21 April 2011


Mark 14: 22-31

Maundy Thursday/ 21 April 2011

I don’t think any of them could have imagined what the next 24 hours would be like – and how their lives would be forever changed in 36 hours.  They broke the bread, shared the cup, heard Jesus give a sermon – which they didn’t really get, especially Peter (he had his own agenda) – and then they left. They sang a hymn as they went, a well-known familiar hymn, I’m sure, sung without hymnals or a power point presentation displaying words on a large screen.  They knew their faith by heart.  But their faith, their religion, their spiritual practices were just as firmly in place after the meal as they were before the meal, without the slightest hint that the meaning of their faith was about to be radicalized.

            They knew something was about to happen, but they’re all a little oblivious to what’s going on right in front of their eyes. They didn’t know that night just how little time they had left with him.  By that same time the following night, he would be gone.

            One of my favorite contemporary writers is Anne Lamott.   She’s funny, quirky, wonderfully irreverent, edgy, smart, been to hell and back, in love with Jesus – and not afraid to tell you so.  She wrote a wonderful book on writing itself, two memoirs about her journey of faith (she was raised in an atheist household) and her son, Sam, a book about parenting, along with several novels.  She’s nurtured by St. Andrew Presbyterian Church situated in Sausalito, along San Francisco Bay. On Monday (April 18), Michele Norris from NPR talked with Anne about what Easter means, in a segment entitled, “Beyond Bunnies:  The Real Meaning of Easter.”   

            Norris asked her how the seasons of Lent and Easter have changed for her.  Anne said her life was changed when she was 38 when her best friend, Pammy, died.  They went shopping two weeks before she died.  Pammy was wearing a wig and in a wheelchair.  Anne said she was out looking for a new dress to impress a boyfriend she was seeing at the time. She tried the dress on and asked Pammy what she thought.
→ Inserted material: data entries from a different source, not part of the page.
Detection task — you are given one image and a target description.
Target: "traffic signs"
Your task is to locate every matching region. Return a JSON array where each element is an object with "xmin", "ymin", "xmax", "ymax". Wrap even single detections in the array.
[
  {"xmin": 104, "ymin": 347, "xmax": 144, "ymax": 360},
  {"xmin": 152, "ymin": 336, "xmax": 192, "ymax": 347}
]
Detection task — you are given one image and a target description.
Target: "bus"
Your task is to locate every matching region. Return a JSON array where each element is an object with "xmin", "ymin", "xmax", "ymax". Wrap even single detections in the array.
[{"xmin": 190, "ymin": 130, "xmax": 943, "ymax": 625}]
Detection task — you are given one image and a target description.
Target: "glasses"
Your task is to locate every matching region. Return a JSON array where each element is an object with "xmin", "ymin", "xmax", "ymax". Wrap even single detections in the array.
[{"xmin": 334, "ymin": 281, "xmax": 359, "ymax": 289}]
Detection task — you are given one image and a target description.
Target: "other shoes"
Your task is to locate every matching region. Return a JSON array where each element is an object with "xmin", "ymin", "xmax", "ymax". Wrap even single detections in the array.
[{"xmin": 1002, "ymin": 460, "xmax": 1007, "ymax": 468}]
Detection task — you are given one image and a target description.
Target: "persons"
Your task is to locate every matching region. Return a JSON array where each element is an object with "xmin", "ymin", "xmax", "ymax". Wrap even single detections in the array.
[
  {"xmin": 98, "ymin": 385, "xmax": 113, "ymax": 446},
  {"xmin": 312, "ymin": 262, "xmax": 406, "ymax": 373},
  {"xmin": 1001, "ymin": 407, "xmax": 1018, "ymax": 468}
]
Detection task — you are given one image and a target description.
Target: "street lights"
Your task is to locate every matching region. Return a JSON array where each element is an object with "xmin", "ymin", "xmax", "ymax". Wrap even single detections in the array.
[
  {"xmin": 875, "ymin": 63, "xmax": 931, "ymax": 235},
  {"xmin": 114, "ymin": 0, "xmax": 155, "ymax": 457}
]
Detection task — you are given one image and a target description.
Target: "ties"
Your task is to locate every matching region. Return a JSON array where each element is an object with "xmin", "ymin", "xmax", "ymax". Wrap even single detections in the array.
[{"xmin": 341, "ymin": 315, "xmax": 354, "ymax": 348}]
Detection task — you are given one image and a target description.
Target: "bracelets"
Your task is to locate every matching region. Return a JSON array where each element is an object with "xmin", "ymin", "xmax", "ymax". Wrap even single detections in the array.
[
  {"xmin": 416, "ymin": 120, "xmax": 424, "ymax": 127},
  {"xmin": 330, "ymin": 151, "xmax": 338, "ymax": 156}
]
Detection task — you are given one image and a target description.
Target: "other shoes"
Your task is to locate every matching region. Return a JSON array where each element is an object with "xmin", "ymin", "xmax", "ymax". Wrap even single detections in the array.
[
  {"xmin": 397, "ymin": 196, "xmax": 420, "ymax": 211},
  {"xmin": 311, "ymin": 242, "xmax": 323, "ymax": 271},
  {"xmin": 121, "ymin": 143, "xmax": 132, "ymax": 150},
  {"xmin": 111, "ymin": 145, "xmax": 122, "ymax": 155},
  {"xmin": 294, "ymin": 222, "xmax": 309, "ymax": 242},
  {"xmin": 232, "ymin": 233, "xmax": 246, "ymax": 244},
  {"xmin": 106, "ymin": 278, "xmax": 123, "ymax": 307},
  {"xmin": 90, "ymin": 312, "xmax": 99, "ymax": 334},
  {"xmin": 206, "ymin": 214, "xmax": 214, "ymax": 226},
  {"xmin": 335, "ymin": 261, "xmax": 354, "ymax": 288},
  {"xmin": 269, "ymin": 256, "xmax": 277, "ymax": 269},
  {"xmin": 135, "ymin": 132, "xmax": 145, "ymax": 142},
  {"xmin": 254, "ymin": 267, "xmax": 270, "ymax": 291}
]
She wanted to know if it made her hips look big.  To which she said, calmly, “Annie, you don’t have that kind of time.”

            Lent and Easter – this night – are about being real, honest, and authentic about time and about the state of our lives in this marvelous, yet scary universe.  It exposes things we would rather not face or acknowledge, so we get lost in bunnies and bonnets and chocolate and tulips and spring-time renewal, which, we must admit have little to do with what we’re talking about here to night, which is death and resurrection.

            That’s what changed Annie life, she said, that moment:  “You don’t have that kind of time.”  Lamott said,  when she really stops all the zaniness of contemporary life, stops all the diversions and avoidances that hide the truth, when she sets aside her own agenda, she remembers and hears, “…you don’t have that kind of time.”  Instead, Lamott says to herself, “you have time only to cultivate presence and authenticity and service, praying against all odd, [you] get your sense of humor back.”[1]

            So what do we have time for?  To cultivate presence, authenticity, service, laughter.  To discover what a life is for and why we live it.[2]  To learn or relearn, discover or rediscover that our lives mean something and—what is more—that the very sinews of our being, the very thing that allows us to be and sustains us with every breath, every second in existence is participating in the very being of God.  It’s too much to all take in in the moment.  In time the disciples came to the realization who he really was—and remains to be. That the one who breaks bread with us and shares a cup with us, who shares this table with us this night, who gives us his presence in this meal, is the same one in whom the entire universe coheres and has being and meaning.[3]  It’s a staggering, mind-boggling thing we do here tonight and every time we gather like this.  It’s too much to take in.

            That’s why Jesus gives us this meal – to help us grasp these things, so that we make time for the things that matter.   Cultivate presence. Authenticity. Service. Laughter.

            At the end of the interview Norris asked Lamott what she will do on Easter.  Go to her little church for worship, which will have “a huge crowd that day of 60,” for worship, help with church school, and, she said, “cry out of joy that this is the truth of our life together. And then I will go home,” she said, “and I will have 25 people—about 15 relatives and 10 riffraff, i.e. my closest friends—and we sill sit down, and we will eat, the most sacred thing we do.”

[1] Hear or read the full interview with Anne Lamott at the NPR website: http://www.npr.org/2011/04/18/135517274/beyond-bunnies-the-real-meaning-of-easter-season.
[2] James E. Loder, The Logic of the Spirit:  Human Development in Theological Perspective (San Francisco: Jossey-Bass, 1998).  These are the two critical questions that Loder explores in this text.
[3] James E. Loder, The Transforming Moment (Colorado Springs:  Helmers & Howard, 1989): “Perhaps only those who have been partially blinded by the Truth—whether suddenly or gradually—come to the breath-taking realization that the One who sits at table and breaks bread and drinks wine with us is the One through whom and for whom all ten billion light years of creation, including our own come-lately, here-and-now existence, have their being.”